I don't like giving bad reviews, so let me reiterate, there is still a lot of good material here, and Vieira is an expert in the content, just not in presenting it concisely and to the point.
Wrox books possess enough bulk to function as doorstops or bridge struts, definitely. And often the author/programmers' grinning or deadpan faces glaring in not extremely appealing black, white and red contrast don't inspire aesthetic spasms. Nonetheless, what they lack in artistic merits they often make up for in technical knowledge. "Beginning Microsoft SQL Server 2008 Programming" stands as one Wrox book that, for the most part, delivers. Anyone who has found themselves thrown head first into database programming can easily osmose the basics from this tome.
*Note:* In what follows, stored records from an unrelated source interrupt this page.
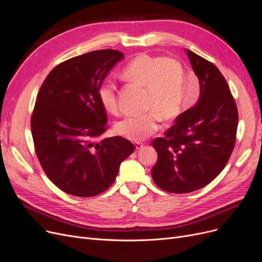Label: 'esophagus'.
Masks as SVG:
<instances>
[{"label": "esophagus", "instance_id": "1", "mask_svg": "<svg viewBox=\"0 0 262 262\" xmlns=\"http://www.w3.org/2000/svg\"><path fill=\"white\" fill-rule=\"evenodd\" d=\"M134 146H135V149H137V150H140V149H142V148H143L144 144H143V143H141V142H135V143H134Z\"/></svg>", "mask_w": 262, "mask_h": 262}]
</instances>
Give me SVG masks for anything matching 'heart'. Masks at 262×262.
I'll return each instance as SVG.
<instances>
[{"label":"heart","instance_id":"heart-1","mask_svg":"<svg viewBox=\"0 0 262 262\" xmlns=\"http://www.w3.org/2000/svg\"><path fill=\"white\" fill-rule=\"evenodd\" d=\"M125 79L147 89L145 114H129L117 121L115 129L122 137L141 142L159 129V122L174 120L188 106L184 101L183 83L186 71L173 58L140 55L124 68ZM102 106L110 113L118 110L117 89L110 80L103 81L98 90Z\"/></svg>","mask_w":262,"mask_h":262}]
</instances>
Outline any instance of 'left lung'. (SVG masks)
I'll list each match as a JSON object with an SVG mask.
<instances>
[{"label": "left lung", "mask_w": 262, "mask_h": 262, "mask_svg": "<svg viewBox=\"0 0 262 262\" xmlns=\"http://www.w3.org/2000/svg\"><path fill=\"white\" fill-rule=\"evenodd\" d=\"M200 81L195 105L151 144L158 160L151 170L155 184L172 193H187L210 184L226 166L236 139V103L223 74L212 62L187 49Z\"/></svg>", "instance_id": "8db88e82"}]
</instances>
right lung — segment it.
<instances>
[{
	"label": "right lung",
	"mask_w": 262,
	"mask_h": 262,
	"mask_svg": "<svg viewBox=\"0 0 262 262\" xmlns=\"http://www.w3.org/2000/svg\"><path fill=\"white\" fill-rule=\"evenodd\" d=\"M122 52L101 49L55 67L41 83L31 117L35 154L48 179L76 196H95L116 180L135 146L113 137L98 90Z\"/></svg>",
	"instance_id": "1"
}]
</instances>
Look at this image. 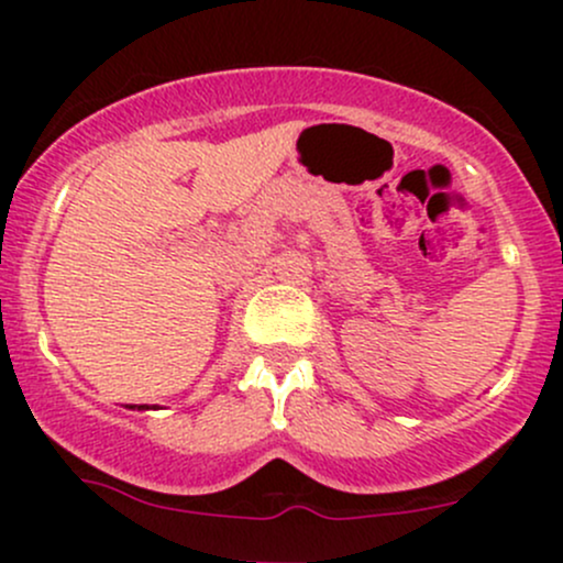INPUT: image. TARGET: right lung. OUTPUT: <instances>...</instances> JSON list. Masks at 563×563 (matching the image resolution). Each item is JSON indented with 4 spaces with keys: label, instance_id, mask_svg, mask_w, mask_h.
I'll list each match as a JSON object with an SVG mask.
<instances>
[{
    "label": "right lung",
    "instance_id": "add662e5",
    "mask_svg": "<svg viewBox=\"0 0 563 563\" xmlns=\"http://www.w3.org/2000/svg\"><path fill=\"white\" fill-rule=\"evenodd\" d=\"M129 407H132V410H134V407H137V405H129ZM137 410H147V405H140Z\"/></svg>",
    "mask_w": 563,
    "mask_h": 563
}]
</instances>
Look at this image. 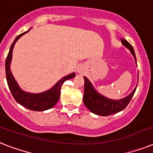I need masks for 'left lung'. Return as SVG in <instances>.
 <instances>
[{
  "mask_svg": "<svg viewBox=\"0 0 153 153\" xmlns=\"http://www.w3.org/2000/svg\"><path fill=\"white\" fill-rule=\"evenodd\" d=\"M122 44L130 50L137 64L136 56L132 45L125 39H122ZM83 78L85 80L84 97H83L84 105L91 112L100 116H108L123 111L128 105L131 98L134 94L135 90L137 89L136 86L128 96L119 100H113L100 94L99 92L97 91V89L94 87V85H92V83L86 77H83ZM137 82H138V78H137Z\"/></svg>",
  "mask_w": 153,
  "mask_h": 153,
  "instance_id": "left-lung-1",
  "label": "left lung"
}]
</instances>
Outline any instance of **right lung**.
<instances>
[{
	"label": "right lung",
	"mask_w": 153,
	"mask_h": 153,
	"mask_svg": "<svg viewBox=\"0 0 153 153\" xmlns=\"http://www.w3.org/2000/svg\"><path fill=\"white\" fill-rule=\"evenodd\" d=\"M30 30V29L17 36L11 45L9 53L6 58L5 62L6 79H7L8 88H9L14 99L16 100V102L30 110H32V111H43L52 108L54 105H56V103L58 102L59 99V96H60V89H61L62 85L65 81L75 77V73L73 72L68 75H66L63 79H59L51 89H48L46 91L42 92V93L32 94V93L24 91L21 89L11 71L10 66H11V62H12V51H13V48H14L16 42L22 36L29 31Z\"/></svg>",
	"instance_id": "add662e5"
}]
</instances>
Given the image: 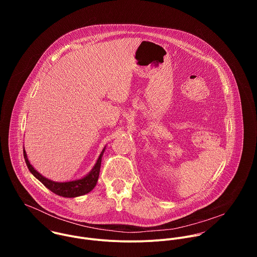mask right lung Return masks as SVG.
Masks as SVG:
<instances>
[{"label": "right lung", "mask_w": 257, "mask_h": 257, "mask_svg": "<svg viewBox=\"0 0 257 257\" xmlns=\"http://www.w3.org/2000/svg\"><path fill=\"white\" fill-rule=\"evenodd\" d=\"M104 150H105V146L101 151L95 165L93 166L91 171L86 176L82 177L81 179H76V180L69 181V182H55V181L49 180L48 178L41 175L30 165V163L27 159L25 150H23V156H24L26 166H27L28 170L30 171V173L39 181H41L48 189H50L52 192H54L55 194L60 195L62 197L73 198V197H77V196L87 194L95 187L97 180H98V176H99L101 158L104 153Z\"/></svg>", "instance_id": "right-lung-1"}]
</instances>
It takes a while to read, but the investment pays off in depth of knowledge. Working with databases on any professional level would prove difficult without mastering this book's first twelve chapters. Go ahead and try, but have your resume ready. And though some software developers, particularly of the .NET variety, may now rest content with LINQ, knowledge of SQL and database technology would only enhance their skill sets. This book provides just the right background for such people.
Though the book contains some rough spots, coverage of the main points of T-SQL remains more than adequate. From SELECT, JOIN, CREATE, ALTER, CONSTRAINT, to normalization, views, stored procedures, user defined functions and triggers, this book will help anyone whose boss suddenly orders them in front of SQL Management Studio. Though more coverage of cursors would help beginners who find themselves faced with these monstrosities. And the trigger chapter leaves those murky and dangerous objects, which lurk like methane bubbles beneath cracking ice, still mysterious. The book's final sections provide previews of the "SQL Stack," which includes Integration Services (SSIS), Reporting Services (SSRS) and a dabbling of Database Administration. These provide only a meager tease. Larger books than this one exist on SSIS alone. Once again, this book requires a time investment. An installation of the SQL Server 2008 client also helps (other books cover the server side). But, like any investment, it can pay off when study integrates with practice.